ODIN 2.1 Readme

# ODIN 2.1

<!--
NOTE: this is a MarkDown document. It is plain text, but is best viewed
      in a MarkDown viewer (see: https://en.wikipedia.org/wiki/Markdown).
-->

ODIN, the Online Database of INterlinear glossed text, is a collection of
IGT extracted from linguistics documents on the web.

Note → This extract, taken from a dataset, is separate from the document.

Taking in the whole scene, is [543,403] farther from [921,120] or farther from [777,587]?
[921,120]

This release encodes the data into the
[Xigt](http://depts.washington.edu/uwcl/xigt/)
format, which provides several benefits:

  * The XML data format is more explicit than plain text, so it's more
    interpretable
  * The Xigt data model is extensible, so additional layers of annotation can
    be provided on top of the existing data
  * The Xigt project provides tools for querying and processing the data,
    as well as an API for working with the data programmatically

In addition, this release improves the original ODIN text data in some ways:

  * The original sentences have been cleaned and noise/errors from the
    PDF extraction process have been reduced
  * Basic alignments between the language, gloss, and translation lines
    have been created where possible
  * Enrichments to the data (POS tags, phrase structure, bilingual alignments,
    and dependencies) are provided, where possible, via the
    [INTENT project](http://intent-project.info/)

This release contains:

  * 2026 source documents
  * 158,007 IGTs
  * 1496 languages by ISO-639-3 code
    - 157,363 IGTs (1494 languages) with an identified code
    - 637 IGTs for language varieties without a code (given code `???`)
    - 7 IGTs for artificial languages (given code `*xxx*`)

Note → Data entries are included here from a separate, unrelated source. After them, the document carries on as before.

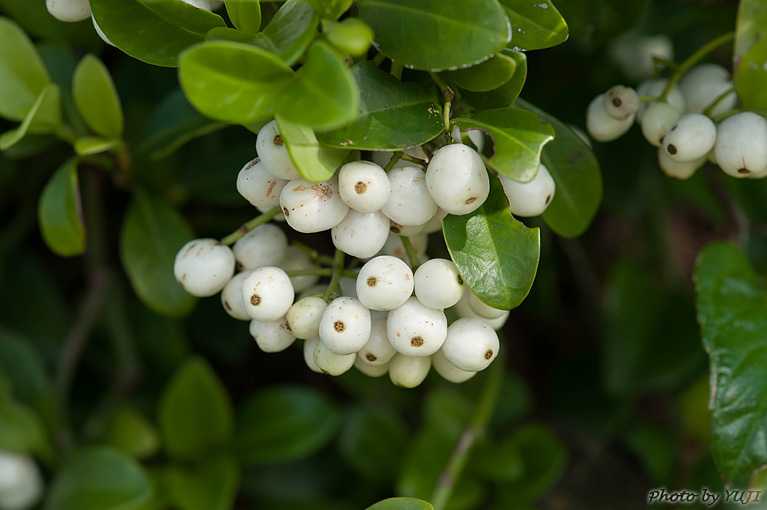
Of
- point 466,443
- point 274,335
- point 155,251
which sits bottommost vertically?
point 466,443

## License and Attribution

The ODIN data are released under the [Creative Commons Attribution 4.0
International License](http://creativecommons.org/licenses/by/4.0/)), requiring
only attribution. Users may fulfill the attribution requirement by linking to
the ODIN website, and/or by citing the ODIN publications.

When using individual IGT, such as in a linguistics paper, it is good practice
to also cite the original source. Each IGT in ODIN has a `doc-id` attribute,
which is an identifier for the document the IGT was extracted from. This
identifier can be looked up in the `citations.txt` file to find information
about the source document, such as the title, year, and author.

## Corpus Contents

The ODIN data exist under the `data/` subdirectory. There are six compressed
archives containing different levels of annotation and different views of the
data, as described below. The files are `tar` archives with `bzip` compression.
On machines with the `tar` command-line program, the files can be extracted with
the following commands (e.g., using `data/by-doc-id/txt.tbz2`):

    cd data/by-doc-id/
    tar xf txt.tbz2

Alternatively, or on Windows system, a program such as
[7Zip](http://www.7-zip.org/) can extract the files.

There are three levels of annotation: (1) the original text data, (2) the data
imported into the Xigt XML format, and (3) the Xigt XML data augmented with
inferred and enriched annotation tiers. There are then two views on the data,
where the views group IGTs into corpus files by (a) the document ID or (b) the
subject language (as determined by their assigned ISO-639-3 code). There are
thus two subdirectories under `data/`, `data/by-doc-id/` and `data/by-lang/`,
and a total of six corpus collections:

1. `data/by-doc-id/`
  * `txt`
  * `xigt`
  * `xigt-enriched`
2. `data/by-lang/`
  * `txt`
  * `xigt`
  * `xigt-enriched`

The corresponding collections across the views (e.g., `by-doc-id/txt` and
`by-lang/txt`) will contain the same data. The only difference is how the IGTs
are grouped into corpus files (by document ID or by ISO-639-3 code).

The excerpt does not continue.